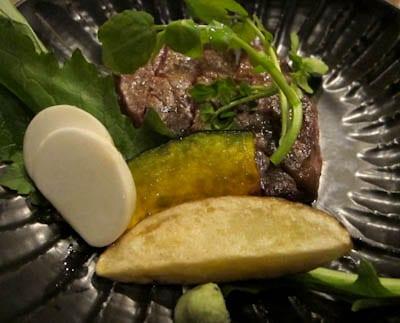 Steak with turnip, pumpkin, potato and watercress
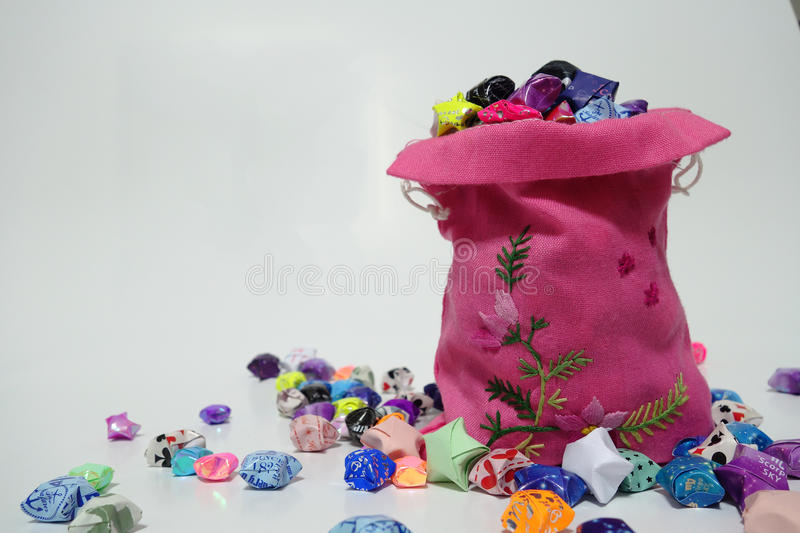 A bagful of lucky stars. A bag filled lucky stars, bringing joy and well wishes royalty free stock photo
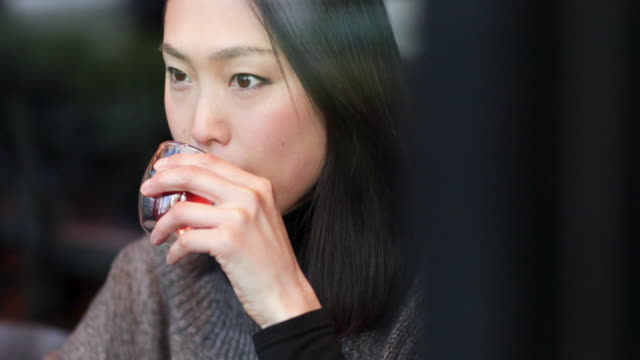 japanese woman in drinking green tea and using smart phone. tokyo, japan - tè raccolto video stock e b–roll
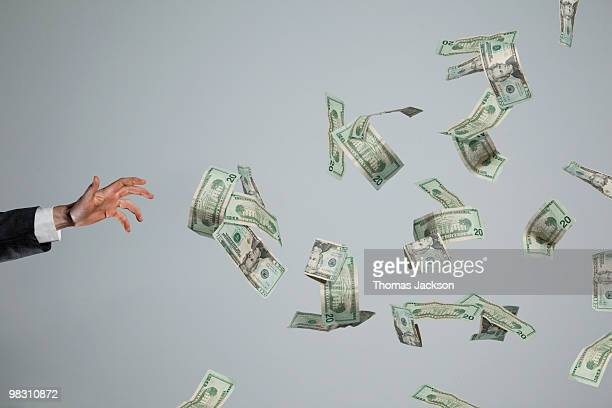 Hand grasping at fluttering money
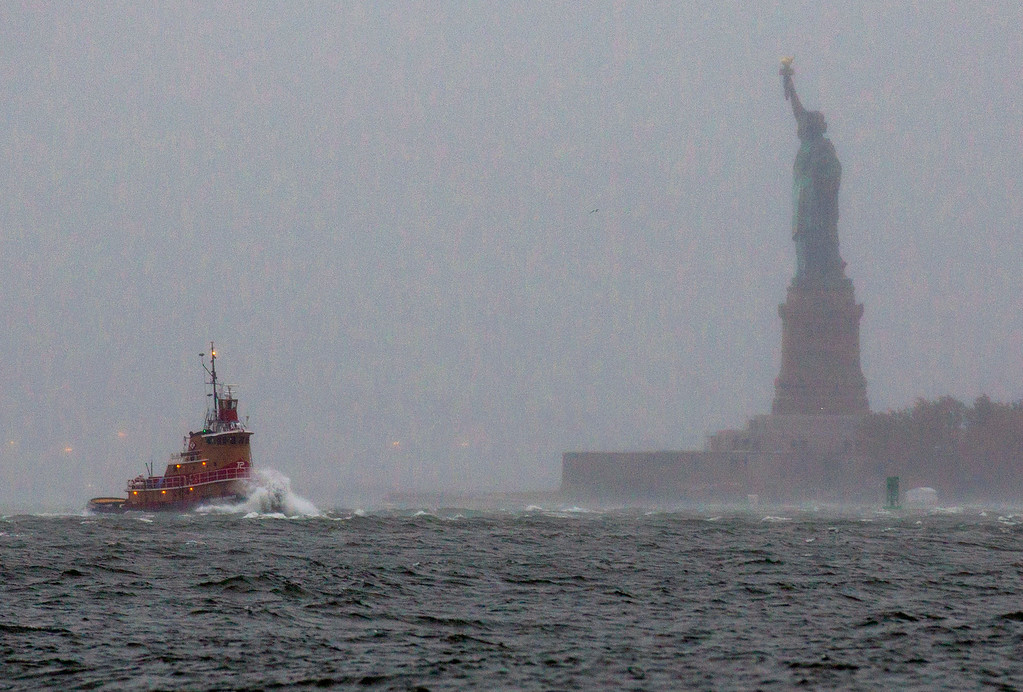 . Waves crash over the bow of a tug boat as it passes near the Statue of Liberty in New York  Monday, Oct. 29, 2012. (AP Photo/Craig Ruttle)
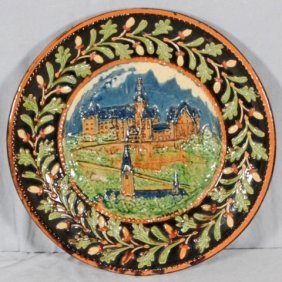 GERMAN MAJOLICA PLATE.  DECORATED W/ A CASTLE IN RE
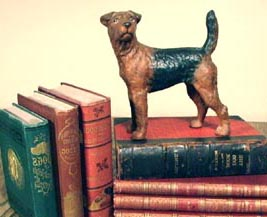 an Airedale with Watson's Dog Book and Leighton's the Book(s) of the Dog
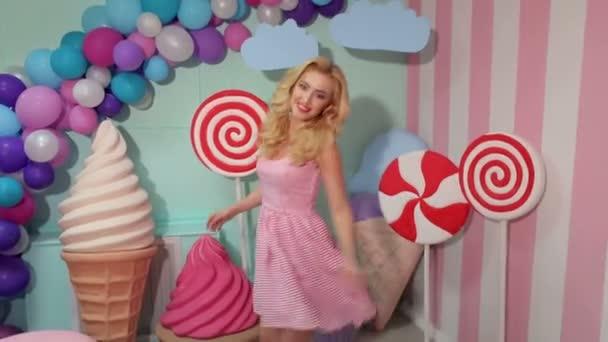 Portrét veselá tanečnice v růžové pruhované šaty a účes na pozadí v interiéru velké sladkosti candy, marshmallows, zmrzliny a balónky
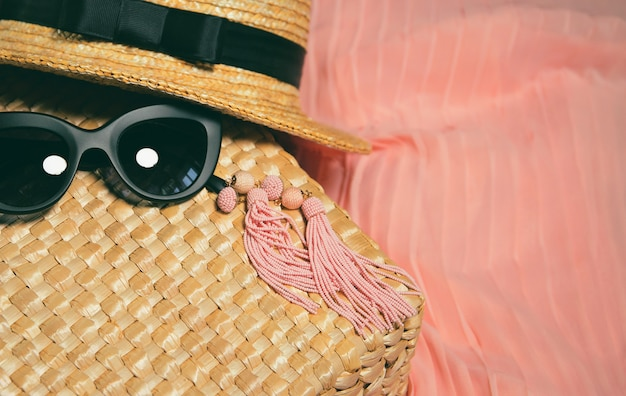 Woman accessories. fragment of a straw bag, earrings, straw hat, black trendy sunglasses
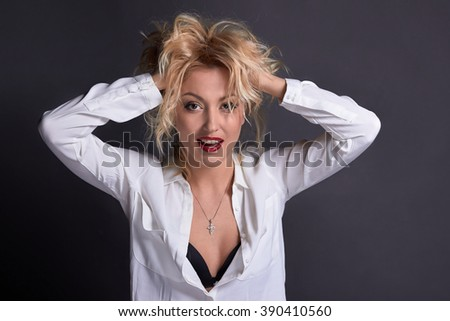 Blond sensual playful sexy woman with fashion makeup, red lips, portrait in white man shirt, posing with hands in hair studio photo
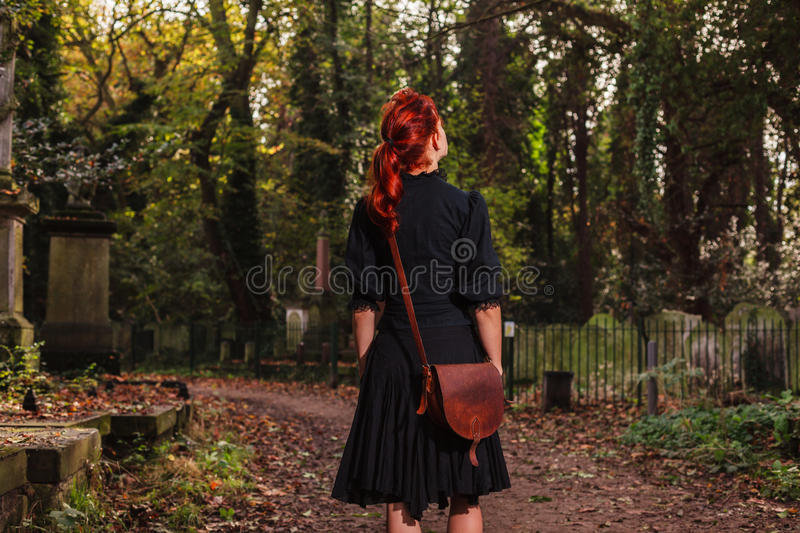 Young redhead woman standing in cemetery royalty free stock images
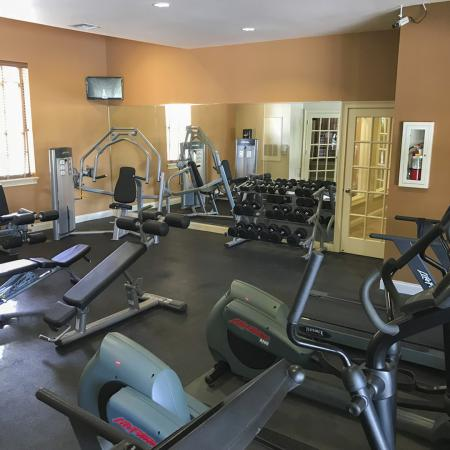 Community fitness center with various exercise equipment and wall mounted television.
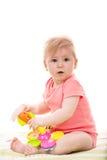 Bebê que joga com brinquedos Imagem de Stock Royalty Free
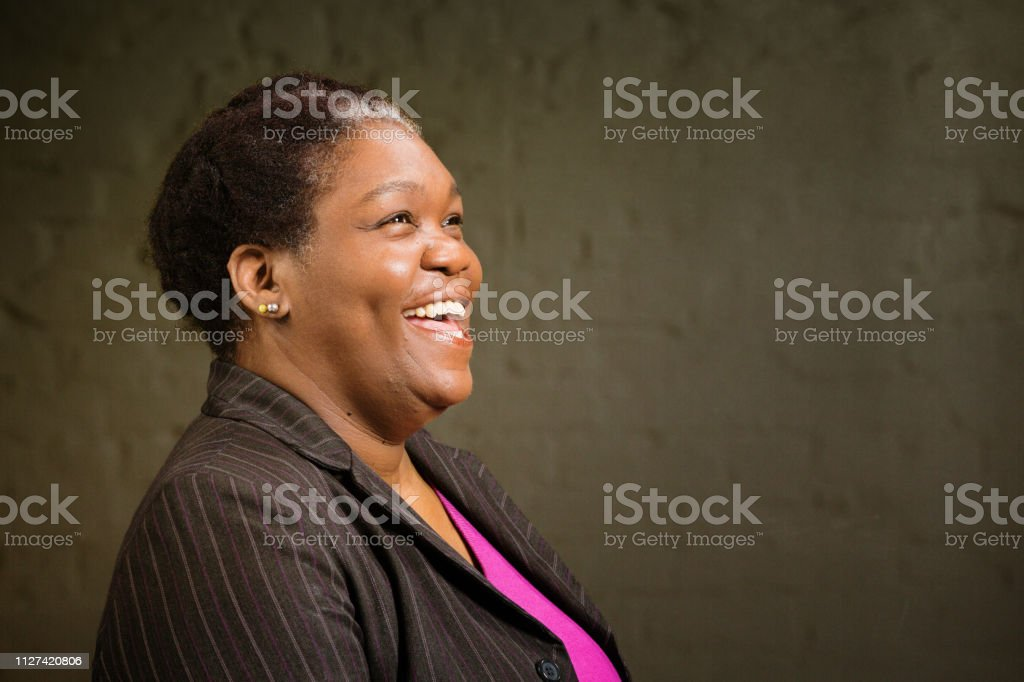 Mature black woman in her 50s laughing studio portrait with wall...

—————

Leave out the images and repeat the rest of the data word for word.

 Steak with turnip, pumpkin, potato and watercress
 A bagful of lucky stars. A bag filled lucky stars, bringing joy and well wishes royalty free stock photo
 japanese woman in drinking green tea and using smart phone. tokyo, japan - tè raccolto video stock e b–roll
 Hand grasping at fluttering money
 . Waves crash over the bow of a tug boat as it passes near the Statue of Liberty in New York  Monday, Oct. 29, 2012. (AP Photo/Craig Ruttle)
 GERMAN MAJOLICA PLATE.  DECORATED W/ A CASTLE IN RE
 an Airedale with Watson's Dog Book and Leighton's the Book(s) of the Dog
 Portrét veselá tanečnice v růžové pruhované šaty a účes na pozadí v interiéru velké sladkosti candy, marshmallows, zmrzliny a balónky
 Woman accessories. fragment of a straw bag, earrings, straw hat, black trendy sunglasses
 Blond sensual playful sexy woman with fashion makeup, red lips, portrait in white man shirt, posing with hands in hair studio photo
 Young redhead woman standing in cemetery royalty free stock images
 Community fitness center with various exercise equipment and wall mounted television.
 Bebê que joga com brinquedos Imagem de Stock Royalty Free
 Mature black woman in her 50s laughing studio portrait with wall...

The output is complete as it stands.